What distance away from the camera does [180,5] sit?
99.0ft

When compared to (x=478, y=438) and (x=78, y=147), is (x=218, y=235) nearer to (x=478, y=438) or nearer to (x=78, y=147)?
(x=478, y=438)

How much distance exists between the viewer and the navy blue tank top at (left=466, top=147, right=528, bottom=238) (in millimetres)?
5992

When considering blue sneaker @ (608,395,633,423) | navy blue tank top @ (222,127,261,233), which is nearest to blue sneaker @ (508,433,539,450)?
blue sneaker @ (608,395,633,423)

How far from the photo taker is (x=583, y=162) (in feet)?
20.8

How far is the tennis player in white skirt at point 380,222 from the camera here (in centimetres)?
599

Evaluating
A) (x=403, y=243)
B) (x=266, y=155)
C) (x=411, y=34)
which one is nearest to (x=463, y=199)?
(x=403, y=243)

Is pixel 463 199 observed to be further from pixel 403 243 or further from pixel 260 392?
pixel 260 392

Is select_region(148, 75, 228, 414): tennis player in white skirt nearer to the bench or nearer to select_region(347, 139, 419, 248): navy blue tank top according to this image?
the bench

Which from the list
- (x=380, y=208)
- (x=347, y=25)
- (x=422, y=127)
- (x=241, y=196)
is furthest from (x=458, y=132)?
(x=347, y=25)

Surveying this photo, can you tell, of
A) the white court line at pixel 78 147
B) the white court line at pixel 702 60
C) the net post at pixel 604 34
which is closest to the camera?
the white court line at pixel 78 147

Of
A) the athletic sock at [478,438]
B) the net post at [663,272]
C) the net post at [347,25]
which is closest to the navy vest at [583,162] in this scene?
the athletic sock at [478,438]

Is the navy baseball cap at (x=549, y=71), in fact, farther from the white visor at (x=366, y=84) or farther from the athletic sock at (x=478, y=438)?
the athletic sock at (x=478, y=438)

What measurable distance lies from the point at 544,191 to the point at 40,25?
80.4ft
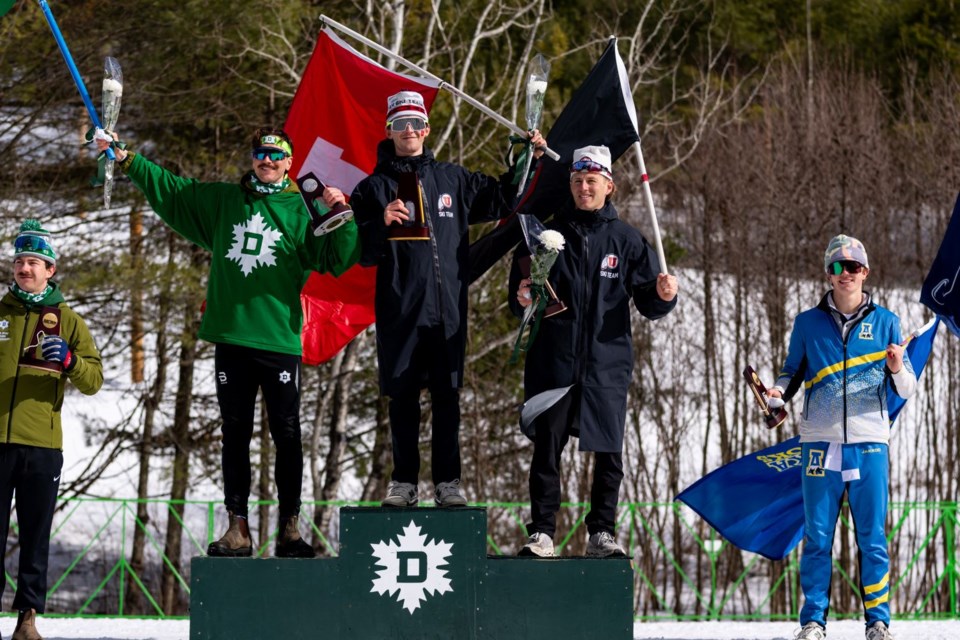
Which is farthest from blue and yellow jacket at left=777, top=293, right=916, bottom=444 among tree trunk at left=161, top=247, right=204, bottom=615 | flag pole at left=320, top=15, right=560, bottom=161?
tree trunk at left=161, top=247, right=204, bottom=615

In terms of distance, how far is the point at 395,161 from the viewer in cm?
527

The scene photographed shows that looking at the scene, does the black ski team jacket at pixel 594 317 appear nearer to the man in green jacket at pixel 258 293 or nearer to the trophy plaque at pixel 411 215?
the trophy plaque at pixel 411 215

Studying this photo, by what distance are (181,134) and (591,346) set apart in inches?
401

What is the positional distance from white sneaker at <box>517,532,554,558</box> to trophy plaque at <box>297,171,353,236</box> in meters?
1.45

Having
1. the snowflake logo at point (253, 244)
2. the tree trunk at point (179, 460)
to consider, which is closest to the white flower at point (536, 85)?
the snowflake logo at point (253, 244)

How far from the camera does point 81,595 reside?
637 inches

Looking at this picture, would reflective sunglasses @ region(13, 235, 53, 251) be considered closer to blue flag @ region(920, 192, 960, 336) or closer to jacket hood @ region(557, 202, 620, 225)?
jacket hood @ region(557, 202, 620, 225)

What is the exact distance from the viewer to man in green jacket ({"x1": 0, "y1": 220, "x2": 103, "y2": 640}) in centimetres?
521

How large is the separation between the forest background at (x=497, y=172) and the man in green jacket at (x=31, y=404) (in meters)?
6.99

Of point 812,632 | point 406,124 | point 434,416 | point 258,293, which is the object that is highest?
point 406,124

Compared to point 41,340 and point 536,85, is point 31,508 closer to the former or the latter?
point 41,340

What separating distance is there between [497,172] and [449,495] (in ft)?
32.6

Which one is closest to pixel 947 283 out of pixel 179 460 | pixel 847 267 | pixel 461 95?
pixel 847 267

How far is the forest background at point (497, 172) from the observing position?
13219 mm
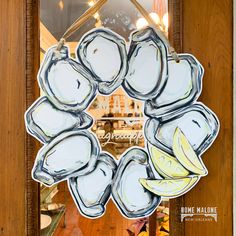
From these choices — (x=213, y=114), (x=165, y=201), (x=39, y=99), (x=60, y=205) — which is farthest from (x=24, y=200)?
(x=213, y=114)

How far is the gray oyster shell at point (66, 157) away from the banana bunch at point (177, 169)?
22 centimetres

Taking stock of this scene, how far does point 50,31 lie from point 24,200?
0.59m

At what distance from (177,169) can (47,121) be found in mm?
460

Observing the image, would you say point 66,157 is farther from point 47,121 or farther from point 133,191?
point 133,191

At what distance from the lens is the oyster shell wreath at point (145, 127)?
1027 millimetres

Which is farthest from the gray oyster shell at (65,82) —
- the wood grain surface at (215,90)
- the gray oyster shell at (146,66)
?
the wood grain surface at (215,90)

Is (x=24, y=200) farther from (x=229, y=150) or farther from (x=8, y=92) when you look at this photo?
(x=229, y=150)

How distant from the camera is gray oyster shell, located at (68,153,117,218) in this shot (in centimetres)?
105

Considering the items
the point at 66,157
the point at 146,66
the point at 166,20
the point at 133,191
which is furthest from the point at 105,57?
Result: the point at 133,191

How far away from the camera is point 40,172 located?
1025 mm

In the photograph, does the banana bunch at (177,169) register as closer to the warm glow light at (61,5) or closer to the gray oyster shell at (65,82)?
the gray oyster shell at (65,82)

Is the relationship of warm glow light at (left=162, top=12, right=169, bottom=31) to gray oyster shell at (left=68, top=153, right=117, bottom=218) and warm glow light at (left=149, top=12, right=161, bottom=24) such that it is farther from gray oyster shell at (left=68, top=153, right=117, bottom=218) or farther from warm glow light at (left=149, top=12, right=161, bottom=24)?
gray oyster shell at (left=68, top=153, right=117, bottom=218)

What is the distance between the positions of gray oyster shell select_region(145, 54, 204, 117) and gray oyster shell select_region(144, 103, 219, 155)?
2 centimetres

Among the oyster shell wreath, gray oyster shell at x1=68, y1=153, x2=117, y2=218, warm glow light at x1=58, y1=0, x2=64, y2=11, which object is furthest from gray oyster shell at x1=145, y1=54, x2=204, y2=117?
warm glow light at x1=58, y1=0, x2=64, y2=11
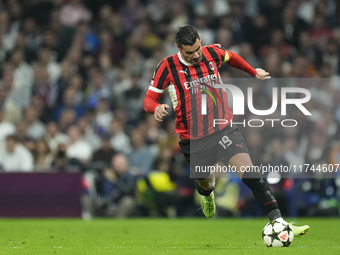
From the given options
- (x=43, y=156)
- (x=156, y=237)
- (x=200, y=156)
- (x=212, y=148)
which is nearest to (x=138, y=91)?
(x=43, y=156)

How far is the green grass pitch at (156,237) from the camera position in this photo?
6156 millimetres

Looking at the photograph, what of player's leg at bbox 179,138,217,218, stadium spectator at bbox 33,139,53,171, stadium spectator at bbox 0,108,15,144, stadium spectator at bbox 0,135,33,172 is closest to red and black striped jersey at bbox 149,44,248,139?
player's leg at bbox 179,138,217,218

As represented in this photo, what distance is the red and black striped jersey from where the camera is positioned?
6863 millimetres

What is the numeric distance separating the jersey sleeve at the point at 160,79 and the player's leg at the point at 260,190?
1164 millimetres

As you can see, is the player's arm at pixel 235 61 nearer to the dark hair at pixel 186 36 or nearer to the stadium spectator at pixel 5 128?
the dark hair at pixel 186 36

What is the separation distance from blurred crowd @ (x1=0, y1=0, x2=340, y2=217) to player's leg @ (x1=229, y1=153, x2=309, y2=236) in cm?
529

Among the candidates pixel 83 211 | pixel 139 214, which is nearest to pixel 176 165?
pixel 139 214

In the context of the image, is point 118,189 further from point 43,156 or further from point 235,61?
point 235,61

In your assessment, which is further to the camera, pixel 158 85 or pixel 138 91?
pixel 138 91

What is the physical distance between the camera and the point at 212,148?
7.07 meters

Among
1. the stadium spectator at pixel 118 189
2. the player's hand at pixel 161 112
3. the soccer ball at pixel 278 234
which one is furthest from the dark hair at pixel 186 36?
the stadium spectator at pixel 118 189

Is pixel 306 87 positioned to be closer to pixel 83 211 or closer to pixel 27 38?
pixel 83 211

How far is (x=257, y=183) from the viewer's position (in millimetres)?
6355

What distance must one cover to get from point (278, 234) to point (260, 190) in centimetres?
53
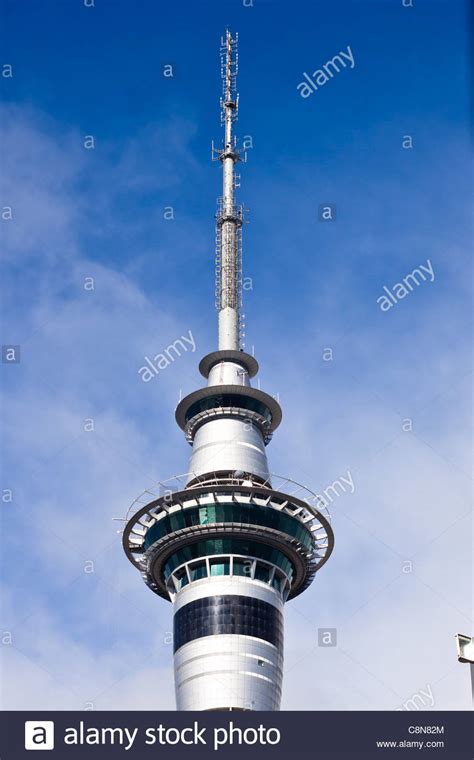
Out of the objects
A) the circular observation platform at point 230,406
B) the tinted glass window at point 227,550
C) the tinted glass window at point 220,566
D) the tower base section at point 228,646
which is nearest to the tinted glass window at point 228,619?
the tower base section at point 228,646

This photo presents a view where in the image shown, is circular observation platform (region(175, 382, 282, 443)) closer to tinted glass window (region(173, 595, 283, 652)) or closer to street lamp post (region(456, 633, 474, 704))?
tinted glass window (region(173, 595, 283, 652))

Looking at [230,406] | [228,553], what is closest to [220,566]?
[228,553]

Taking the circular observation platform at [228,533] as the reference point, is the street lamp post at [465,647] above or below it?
below

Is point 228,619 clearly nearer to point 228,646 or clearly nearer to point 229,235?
point 228,646
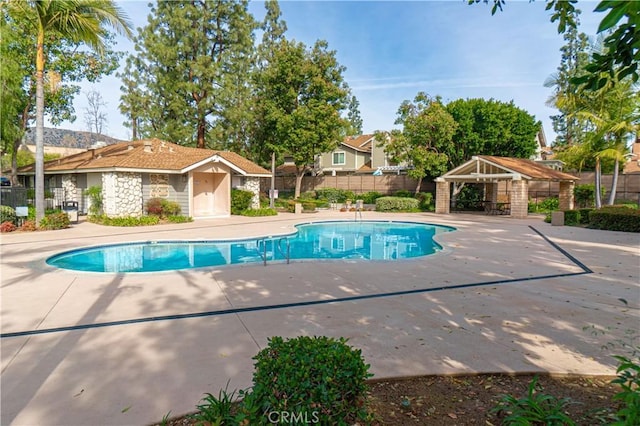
-- -- --
Written exercise:
Report each line of the records above that contains the string "bottom", copying the whole line.

Solution to this task:
How much distance exists between the viewer and the navy blue tank top at (left=466, top=147, right=528, bottom=238) (in millimetres)?
Which is farthest from blue and yellow jacket at left=777, top=293, right=916, bottom=444 among tree trunk at left=161, top=247, right=204, bottom=615 | flag pole at left=320, top=15, right=560, bottom=161?
tree trunk at left=161, top=247, right=204, bottom=615
Is the relationship of warm glow light at (left=162, top=12, right=169, bottom=31) to gray oyster shell at (left=68, top=153, right=117, bottom=218) and warm glow light at (left=149, top=12, right=161, bottom=24) such that it is farther from gray oyster shell at (left=68, top=153, right=117, bottom=218) or farther from warm glow light at (left=149, top=12, right=161, bottom=24)?
gray oyster shell at (left=68, top=153, right=117, bottom=218)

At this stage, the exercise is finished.